▶ [Task prompt]
An exact transcription of all the data is required, with every image removed.

▶ [The data]
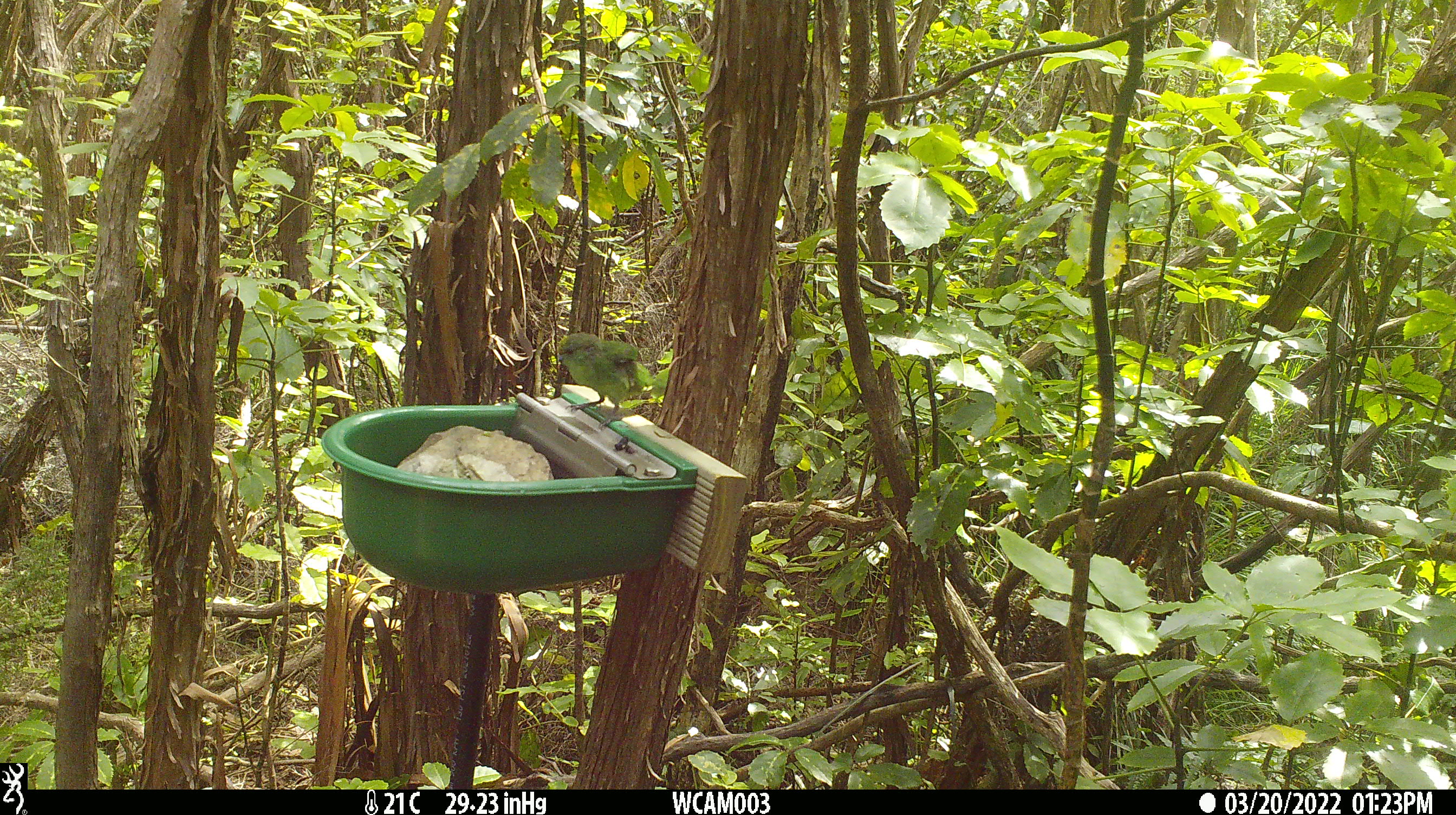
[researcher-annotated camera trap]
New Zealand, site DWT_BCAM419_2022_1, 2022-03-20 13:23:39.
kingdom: Animalia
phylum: Chordata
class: Aves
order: Psittaciformes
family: Psittaculidae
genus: Cyanoramphus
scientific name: Cyanoramphus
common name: parakeet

▶ [Response]
[researcher-annotated camera trap]
New Zealand, site DWT_BCAM419_2022_1, 2022-03-20 13:23:39.
kingdom: Animalia
phylum: Chordata
class: Aves
order: Psittaciformes
family: Psittaculidae
genus: Cyanoramphus
scientific name: Cyanoramphus
common name: parakeet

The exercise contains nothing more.